Através desta pesquisa, interessa-me apreender a linguagem empregada na telenovela para tratar as diversas versões sobre a lesbianidade que circulam no cotidiano. O ponto de partida para a análise dessas práticas discursivas são as narrativas da novela, o que as personagens dizem a respeito da lesbianidade e como se posicionam diante disso, focando os repertórios que constituem essas narrativas. Parto da premissa de que as narrativas se alimentam de repertórios que circulam ativamente em cada sociedade e dos posicionamentos assumidos na conversação pelos interlocutores. Inscritos na história, os repertórios interpretativos são provenientes de diferentes temporalidades.

2.2. Os tempos

Spink (2004) sugere que os repertórios interpretativos sejam compreendidos através de uma matriz histórica temporal que compreende três tempos: o longo, o vivido e o curto. O tempo longo é definido por Spink e Medrado (2000, p.51) como o “domínio da construção social dos conteúdos culturais que formam os discursos de uma dada época”. Esse tempo abriga conhecimentos produzidos por diferentes domínios do saber – religião, ciência e senso comum –, que se constituem tendo por limite as contingências sociais de cada época e se fazem presentes no cotidiano das pessoas por meio de instituições, modelos, normas e convenções.

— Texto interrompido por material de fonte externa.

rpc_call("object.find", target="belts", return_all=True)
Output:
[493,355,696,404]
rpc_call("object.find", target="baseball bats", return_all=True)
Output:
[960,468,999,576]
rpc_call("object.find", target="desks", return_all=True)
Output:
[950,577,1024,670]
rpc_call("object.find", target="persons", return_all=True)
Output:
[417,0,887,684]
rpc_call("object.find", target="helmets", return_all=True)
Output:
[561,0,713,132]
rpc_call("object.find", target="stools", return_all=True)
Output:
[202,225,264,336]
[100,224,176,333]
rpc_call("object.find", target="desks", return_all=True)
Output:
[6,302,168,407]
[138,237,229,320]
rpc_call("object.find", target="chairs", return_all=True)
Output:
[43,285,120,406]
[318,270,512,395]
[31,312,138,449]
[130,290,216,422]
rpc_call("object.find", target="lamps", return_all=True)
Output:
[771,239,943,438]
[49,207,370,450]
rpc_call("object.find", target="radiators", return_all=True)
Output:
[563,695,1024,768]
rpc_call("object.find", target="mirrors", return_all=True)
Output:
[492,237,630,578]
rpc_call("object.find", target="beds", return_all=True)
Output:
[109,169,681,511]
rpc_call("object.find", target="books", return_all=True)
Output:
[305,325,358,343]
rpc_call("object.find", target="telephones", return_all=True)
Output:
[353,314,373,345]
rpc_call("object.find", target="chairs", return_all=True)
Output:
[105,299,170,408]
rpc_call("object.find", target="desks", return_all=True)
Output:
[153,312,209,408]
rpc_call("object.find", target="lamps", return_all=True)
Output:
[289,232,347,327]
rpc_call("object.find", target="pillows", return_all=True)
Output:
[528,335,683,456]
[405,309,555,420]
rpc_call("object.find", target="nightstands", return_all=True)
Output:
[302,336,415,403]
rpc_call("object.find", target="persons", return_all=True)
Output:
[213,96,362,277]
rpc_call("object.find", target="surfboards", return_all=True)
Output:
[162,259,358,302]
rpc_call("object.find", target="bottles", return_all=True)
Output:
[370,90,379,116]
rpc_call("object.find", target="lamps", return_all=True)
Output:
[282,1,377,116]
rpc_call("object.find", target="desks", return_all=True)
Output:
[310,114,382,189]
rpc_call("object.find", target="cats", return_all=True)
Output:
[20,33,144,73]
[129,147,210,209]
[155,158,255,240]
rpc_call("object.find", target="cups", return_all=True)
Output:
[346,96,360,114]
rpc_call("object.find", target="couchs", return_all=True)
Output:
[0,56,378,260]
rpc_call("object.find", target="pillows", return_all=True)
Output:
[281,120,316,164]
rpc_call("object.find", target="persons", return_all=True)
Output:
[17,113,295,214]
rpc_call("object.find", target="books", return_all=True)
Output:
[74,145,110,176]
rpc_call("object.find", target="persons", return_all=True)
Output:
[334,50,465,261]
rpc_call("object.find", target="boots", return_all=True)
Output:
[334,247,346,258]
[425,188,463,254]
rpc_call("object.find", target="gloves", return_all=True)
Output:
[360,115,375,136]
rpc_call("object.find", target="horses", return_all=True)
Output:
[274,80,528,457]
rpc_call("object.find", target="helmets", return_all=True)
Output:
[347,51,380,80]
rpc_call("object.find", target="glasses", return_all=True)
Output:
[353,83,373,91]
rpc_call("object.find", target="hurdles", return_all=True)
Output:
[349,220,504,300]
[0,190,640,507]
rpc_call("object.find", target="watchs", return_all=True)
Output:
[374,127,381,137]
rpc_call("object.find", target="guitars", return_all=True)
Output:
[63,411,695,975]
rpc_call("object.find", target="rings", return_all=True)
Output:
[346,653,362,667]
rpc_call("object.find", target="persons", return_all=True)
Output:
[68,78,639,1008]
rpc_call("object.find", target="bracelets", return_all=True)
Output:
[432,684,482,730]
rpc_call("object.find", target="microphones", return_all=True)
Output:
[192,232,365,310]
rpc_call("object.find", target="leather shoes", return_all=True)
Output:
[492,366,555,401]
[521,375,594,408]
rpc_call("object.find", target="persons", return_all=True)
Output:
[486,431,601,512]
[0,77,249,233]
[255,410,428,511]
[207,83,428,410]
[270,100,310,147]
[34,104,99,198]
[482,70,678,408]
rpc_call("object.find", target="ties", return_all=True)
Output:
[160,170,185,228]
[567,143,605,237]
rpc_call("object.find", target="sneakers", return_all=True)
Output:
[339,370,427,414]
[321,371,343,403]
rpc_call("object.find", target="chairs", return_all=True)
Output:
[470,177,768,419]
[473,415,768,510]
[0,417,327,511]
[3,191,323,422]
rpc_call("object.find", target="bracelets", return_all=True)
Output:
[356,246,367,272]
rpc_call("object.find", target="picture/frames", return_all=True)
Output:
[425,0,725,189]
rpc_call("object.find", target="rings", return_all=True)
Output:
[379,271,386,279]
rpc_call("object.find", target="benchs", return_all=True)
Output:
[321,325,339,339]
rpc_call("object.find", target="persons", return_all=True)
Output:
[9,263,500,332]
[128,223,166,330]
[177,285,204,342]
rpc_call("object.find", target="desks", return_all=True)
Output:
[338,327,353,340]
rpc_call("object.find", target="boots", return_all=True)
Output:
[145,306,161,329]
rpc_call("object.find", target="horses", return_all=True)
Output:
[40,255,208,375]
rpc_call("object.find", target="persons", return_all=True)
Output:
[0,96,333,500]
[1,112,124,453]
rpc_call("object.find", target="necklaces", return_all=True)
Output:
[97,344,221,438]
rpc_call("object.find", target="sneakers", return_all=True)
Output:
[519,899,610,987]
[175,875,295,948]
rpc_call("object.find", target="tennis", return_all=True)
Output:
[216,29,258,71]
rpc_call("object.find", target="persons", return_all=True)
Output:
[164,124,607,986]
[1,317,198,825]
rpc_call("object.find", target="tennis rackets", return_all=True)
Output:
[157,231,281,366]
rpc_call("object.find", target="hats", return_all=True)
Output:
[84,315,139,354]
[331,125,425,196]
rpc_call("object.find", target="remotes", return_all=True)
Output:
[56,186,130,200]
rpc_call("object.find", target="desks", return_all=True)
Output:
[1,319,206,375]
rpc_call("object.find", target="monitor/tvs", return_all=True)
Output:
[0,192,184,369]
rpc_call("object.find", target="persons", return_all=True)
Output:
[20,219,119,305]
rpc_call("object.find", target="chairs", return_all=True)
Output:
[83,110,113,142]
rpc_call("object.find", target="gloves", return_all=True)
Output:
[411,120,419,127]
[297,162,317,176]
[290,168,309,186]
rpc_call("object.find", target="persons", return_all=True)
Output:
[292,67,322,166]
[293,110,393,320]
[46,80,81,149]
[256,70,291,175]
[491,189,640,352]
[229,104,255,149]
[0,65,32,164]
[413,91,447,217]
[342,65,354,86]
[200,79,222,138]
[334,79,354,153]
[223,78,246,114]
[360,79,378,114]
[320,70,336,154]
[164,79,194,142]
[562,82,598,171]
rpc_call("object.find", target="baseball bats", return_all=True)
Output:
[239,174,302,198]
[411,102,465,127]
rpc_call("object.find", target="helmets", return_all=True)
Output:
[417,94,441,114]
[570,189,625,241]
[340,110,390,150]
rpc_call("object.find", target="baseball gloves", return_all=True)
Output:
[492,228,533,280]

O tempo vivido é compreendido como o produto dos processos de socialização, tudo aquilo que se aprendeu durante a vida a partir de determinadas experiências e que pertence a determinados grupos sociais. O tempo vivido possibilita a ressignificação de conteúdos aprendidos tendo por medida a bagagem acumulada de cada pessoa. O tempo curto é o da

conversação, também chamado de interanimação dialógica.

O recorte temporal sugerido por Spink (2004) permite entender que os sentidos atribuídos à homossexualidade/lesbianidade perpassam essas temporalidades: as decorrentes do tempo longo – conteúdos culturais definidos ao longo da história da civilização –, do tempo vivido – linguagens sociais aprendidas pelos processos de socialização –, e do tempo curto – relativo aos processos de interação.

Os repertórios são colocados em ação por meio dos processos de interanimação dialógica, propiciando tanto a manutenção de certos modos de falar como novas combinações.